Giurisprudenza: non può rientrare tra le fonti istituzionale del diritto in quanto nel nostro sistema giuridico non vige il principio della vincolatività del precedente giurisprudenziale. Il principio di legalità esclude piuttosto che il giudice possa giudicare sulla base di regole espresse precedentemente da altri giudici nelle loro sentenze. Se la giurisprudenza fosse da considerare fonte del diritto lo sarebbe solo nel caso concreto.

Autonomia negoziale: un valore normativo viene a volte riconosciuto anche al contratto e in particolare al negozio giuridico. L’art. 1322 riconosce ai privati l’autonomia contrattuale: il potere di determinare liberamente il contenuto economico e normativo del contratto. L’opinione secondo cui il contratto sarebbe fonte di diritto risulta rafforzata dall’art. 1372 che recita “il contratto ha forza di legge tra le parti”, tuttavia, ciò è da intendersi in maniera del tutto particolare se non impropria in quanto relativo solo alle persone cui la sentenza o il contratto si riferiscono.

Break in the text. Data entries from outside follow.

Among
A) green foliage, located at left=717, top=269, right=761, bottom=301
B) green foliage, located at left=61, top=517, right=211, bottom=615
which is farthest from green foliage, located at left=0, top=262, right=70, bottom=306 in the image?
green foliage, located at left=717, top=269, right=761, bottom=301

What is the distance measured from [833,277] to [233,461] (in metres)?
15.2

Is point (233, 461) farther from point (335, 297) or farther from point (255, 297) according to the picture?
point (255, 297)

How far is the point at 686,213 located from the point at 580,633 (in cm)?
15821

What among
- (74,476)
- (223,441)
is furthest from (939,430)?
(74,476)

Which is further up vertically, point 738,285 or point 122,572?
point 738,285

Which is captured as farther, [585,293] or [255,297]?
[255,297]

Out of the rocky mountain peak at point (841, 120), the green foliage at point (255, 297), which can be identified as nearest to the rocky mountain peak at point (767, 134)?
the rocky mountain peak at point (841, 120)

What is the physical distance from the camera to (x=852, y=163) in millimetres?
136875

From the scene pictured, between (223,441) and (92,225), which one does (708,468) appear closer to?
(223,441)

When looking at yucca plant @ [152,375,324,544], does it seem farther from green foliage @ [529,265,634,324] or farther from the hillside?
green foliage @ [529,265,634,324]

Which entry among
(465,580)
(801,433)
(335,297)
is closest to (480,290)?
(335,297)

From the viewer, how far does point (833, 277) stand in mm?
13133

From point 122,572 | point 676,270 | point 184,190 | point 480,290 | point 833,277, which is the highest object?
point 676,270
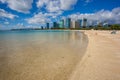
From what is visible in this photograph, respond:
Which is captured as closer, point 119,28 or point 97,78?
point 97,78

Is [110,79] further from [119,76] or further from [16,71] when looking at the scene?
[16,71]

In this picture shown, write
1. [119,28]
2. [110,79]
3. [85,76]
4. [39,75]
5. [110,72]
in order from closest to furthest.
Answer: [110,79]
[85,76]
[110,72]
[39,75]
[119,28]

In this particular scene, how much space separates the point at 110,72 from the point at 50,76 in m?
3.09

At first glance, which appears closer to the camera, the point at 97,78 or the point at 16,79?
Result: the point at 97,78

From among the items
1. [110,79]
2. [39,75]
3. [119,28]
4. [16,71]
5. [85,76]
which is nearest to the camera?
[110,79]

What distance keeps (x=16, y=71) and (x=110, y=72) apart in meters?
5.26

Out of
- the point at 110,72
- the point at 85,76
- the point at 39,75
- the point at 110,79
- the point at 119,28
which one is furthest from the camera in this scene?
the point at 119,28

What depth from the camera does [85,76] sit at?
5.00 m

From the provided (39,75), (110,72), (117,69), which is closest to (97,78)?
(110,72)

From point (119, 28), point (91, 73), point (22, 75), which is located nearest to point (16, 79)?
point (22, 75)

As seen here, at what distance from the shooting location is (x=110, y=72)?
5324 mm

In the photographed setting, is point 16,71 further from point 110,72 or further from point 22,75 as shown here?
point 110,72

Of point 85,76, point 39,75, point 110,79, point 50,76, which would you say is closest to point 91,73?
point 85,76

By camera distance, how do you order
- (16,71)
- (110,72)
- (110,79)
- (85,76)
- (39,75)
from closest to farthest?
(110,79) < (85,76) < (110,72) < (39,75) < (16,71)
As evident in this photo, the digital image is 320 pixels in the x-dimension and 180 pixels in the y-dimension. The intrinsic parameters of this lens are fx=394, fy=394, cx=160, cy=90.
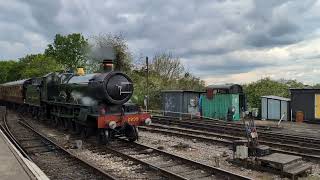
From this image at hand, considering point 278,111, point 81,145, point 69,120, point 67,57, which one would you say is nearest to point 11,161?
point 81,145

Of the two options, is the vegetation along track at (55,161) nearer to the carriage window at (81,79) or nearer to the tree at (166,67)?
the carriage window at (81,79)

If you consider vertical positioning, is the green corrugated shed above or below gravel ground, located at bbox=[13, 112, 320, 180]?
above

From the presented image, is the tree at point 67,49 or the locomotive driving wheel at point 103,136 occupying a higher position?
the tree at point 67,49

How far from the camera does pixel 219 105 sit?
28.9 metres

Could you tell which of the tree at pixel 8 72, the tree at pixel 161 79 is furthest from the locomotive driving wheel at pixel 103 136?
the tree at pixel 8 72

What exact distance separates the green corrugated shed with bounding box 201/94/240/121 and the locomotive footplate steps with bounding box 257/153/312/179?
57.0 ft

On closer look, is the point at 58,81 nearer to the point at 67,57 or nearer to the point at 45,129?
the point at 45,129

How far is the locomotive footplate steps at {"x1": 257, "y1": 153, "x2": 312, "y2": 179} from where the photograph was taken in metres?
9.79

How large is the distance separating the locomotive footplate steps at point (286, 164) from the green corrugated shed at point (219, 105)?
17.4 metres

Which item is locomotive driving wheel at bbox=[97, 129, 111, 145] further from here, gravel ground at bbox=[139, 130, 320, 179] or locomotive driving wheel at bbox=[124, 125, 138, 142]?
gravel ground at bbox=[139, 130, 320, 179]

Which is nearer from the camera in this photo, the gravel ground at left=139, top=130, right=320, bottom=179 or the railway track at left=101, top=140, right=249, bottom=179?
the railway track at left=101, top=140, right=249, bottom=179

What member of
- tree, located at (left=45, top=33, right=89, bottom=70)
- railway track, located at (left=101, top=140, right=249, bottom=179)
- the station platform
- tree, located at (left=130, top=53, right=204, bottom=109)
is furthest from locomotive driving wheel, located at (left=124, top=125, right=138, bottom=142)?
tree, located at (left=45, top=33, right=89, bottom=70)

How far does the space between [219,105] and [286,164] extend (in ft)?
62.1

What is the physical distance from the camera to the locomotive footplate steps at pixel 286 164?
9792 mm
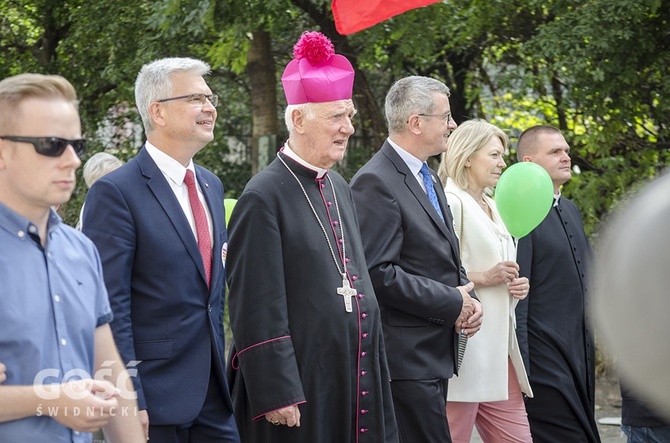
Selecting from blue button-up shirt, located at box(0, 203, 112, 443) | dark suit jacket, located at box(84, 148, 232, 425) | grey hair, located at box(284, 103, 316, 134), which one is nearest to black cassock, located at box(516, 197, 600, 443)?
grey hair, located at box(284, 103, 316, 134)

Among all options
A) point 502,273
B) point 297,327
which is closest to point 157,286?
point 297,327

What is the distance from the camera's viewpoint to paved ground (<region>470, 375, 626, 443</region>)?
8.34m

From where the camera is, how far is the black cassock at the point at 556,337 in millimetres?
6031

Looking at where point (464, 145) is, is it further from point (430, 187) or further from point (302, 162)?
point (302, 162)

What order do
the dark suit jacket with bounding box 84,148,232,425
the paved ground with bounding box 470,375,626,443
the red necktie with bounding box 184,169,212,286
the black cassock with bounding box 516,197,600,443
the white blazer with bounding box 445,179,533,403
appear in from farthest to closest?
the paved ground with bounding box 470,375,626,443 → the black cassock with bounding box 516,197,600,443 → the white blazer with bounding box 445,179,533,403 → the red necktie with bounding box 184,169,212,286 → the dark suit jacket with bounding box 84,148,232,425

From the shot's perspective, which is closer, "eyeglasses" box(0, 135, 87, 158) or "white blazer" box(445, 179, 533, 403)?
"eyeglasses" box(0, 135, 87, 158)

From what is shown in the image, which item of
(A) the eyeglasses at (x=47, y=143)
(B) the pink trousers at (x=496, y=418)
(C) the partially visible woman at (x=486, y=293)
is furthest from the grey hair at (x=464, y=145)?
(A) the eyeglasses at (x=47, y=143)

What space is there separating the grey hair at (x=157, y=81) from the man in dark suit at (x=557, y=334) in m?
2.59

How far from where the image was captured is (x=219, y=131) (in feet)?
43.0

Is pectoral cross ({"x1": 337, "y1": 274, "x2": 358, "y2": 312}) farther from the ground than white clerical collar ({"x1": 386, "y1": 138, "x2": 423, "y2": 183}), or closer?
closer

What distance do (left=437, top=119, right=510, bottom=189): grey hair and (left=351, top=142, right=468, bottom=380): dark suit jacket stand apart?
2.48ft

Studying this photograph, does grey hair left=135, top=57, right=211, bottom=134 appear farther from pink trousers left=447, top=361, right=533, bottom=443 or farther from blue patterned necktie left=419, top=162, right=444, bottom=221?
pink trousers left=447, top=361, right=533, bottom=443

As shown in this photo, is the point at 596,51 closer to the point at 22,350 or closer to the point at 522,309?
the point at 522,309

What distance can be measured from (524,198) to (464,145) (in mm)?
511
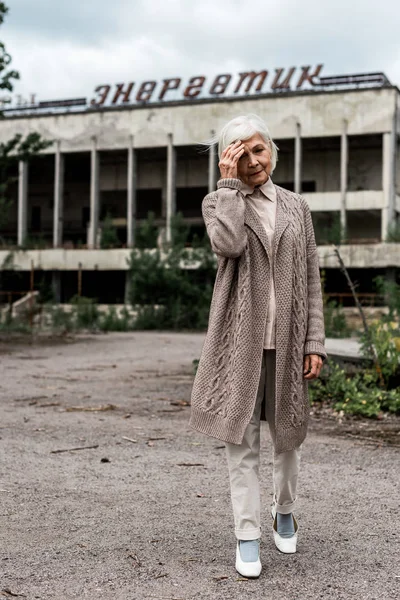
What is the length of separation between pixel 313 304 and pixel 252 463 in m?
0.81

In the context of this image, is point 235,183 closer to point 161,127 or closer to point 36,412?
point 36,412

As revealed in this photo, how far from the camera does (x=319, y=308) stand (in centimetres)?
396

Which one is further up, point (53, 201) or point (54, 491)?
point (53, 201)

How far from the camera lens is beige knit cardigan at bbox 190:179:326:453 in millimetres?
3637

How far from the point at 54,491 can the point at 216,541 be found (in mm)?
1440

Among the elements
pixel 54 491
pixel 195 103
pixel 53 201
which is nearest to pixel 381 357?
pixel 54 491

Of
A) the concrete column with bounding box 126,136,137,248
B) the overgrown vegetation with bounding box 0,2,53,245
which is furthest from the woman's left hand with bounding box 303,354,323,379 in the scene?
the concrete column with bounding box 126,136,137,248

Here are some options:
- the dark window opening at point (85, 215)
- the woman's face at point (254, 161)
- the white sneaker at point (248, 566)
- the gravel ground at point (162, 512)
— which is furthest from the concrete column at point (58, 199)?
the white sneaker at point (248, 566)

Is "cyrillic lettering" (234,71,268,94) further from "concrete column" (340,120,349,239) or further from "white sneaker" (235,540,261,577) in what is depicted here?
"white sneaker" (235,540,261,577)

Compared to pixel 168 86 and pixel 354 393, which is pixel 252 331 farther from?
pixel 168 86

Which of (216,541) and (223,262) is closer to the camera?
(223,262)

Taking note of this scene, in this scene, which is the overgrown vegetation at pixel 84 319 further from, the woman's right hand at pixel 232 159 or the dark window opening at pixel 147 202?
the woman's right hand at pixel 232 159

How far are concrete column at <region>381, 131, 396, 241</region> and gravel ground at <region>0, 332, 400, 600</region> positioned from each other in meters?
37.6

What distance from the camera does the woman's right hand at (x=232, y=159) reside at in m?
3.70
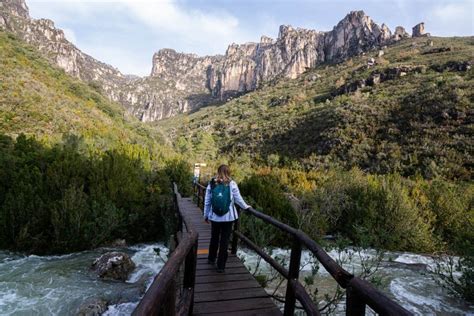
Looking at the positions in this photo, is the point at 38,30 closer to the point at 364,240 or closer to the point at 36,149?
the point at 36,149

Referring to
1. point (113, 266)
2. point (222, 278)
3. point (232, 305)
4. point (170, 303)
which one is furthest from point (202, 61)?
point (170, 303)

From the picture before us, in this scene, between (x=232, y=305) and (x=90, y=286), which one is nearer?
(x=232, y=305)

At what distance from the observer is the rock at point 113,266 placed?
23.4 ft

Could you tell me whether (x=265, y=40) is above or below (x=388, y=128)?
above

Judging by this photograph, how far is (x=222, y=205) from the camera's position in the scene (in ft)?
13.1

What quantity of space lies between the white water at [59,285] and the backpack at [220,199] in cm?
317

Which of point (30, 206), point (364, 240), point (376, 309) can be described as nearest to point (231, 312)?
point (376, 309)

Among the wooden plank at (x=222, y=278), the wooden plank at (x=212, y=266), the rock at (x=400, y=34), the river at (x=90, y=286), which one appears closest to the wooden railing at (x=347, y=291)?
the wooden plank at (x=222, y=278)

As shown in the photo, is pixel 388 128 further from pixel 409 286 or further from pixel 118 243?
pixel 118 243

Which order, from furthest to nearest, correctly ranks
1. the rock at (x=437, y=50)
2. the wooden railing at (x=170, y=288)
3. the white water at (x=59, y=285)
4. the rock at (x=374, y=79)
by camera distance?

Le fonti del diritto in senso stretto sono dunque solo quelle che esprimono regole astratte ed ipotetiche.

Contrattazione collettiva: l’art. 39 comma 4 Costituzione prevede la stipulazione dei contratti collettivi aventi efficacia generale per tutti gli appartenenti alla categoria sempre che il contratto sia stipulato da un sindacato registrato. La legge che dovrebbe disciplinare la registrazione però non è mai stata emanata, pertanto, i contratti collettivi non dovrebbero avere efficacia generale. Tuttavia, la giurisprudenza finisce per applicare quei contratti collettivi legittimandosi attraverso l’art. 36 comma 1 Costituzione che garantisce ad ogni lavoratore una retribuzione appropriata alla quantità e qualità del suo lavoro. Pertanto il contratto collettivo potrebbe collocarsi in una posizione intermedia tra fonti istituzionali e private.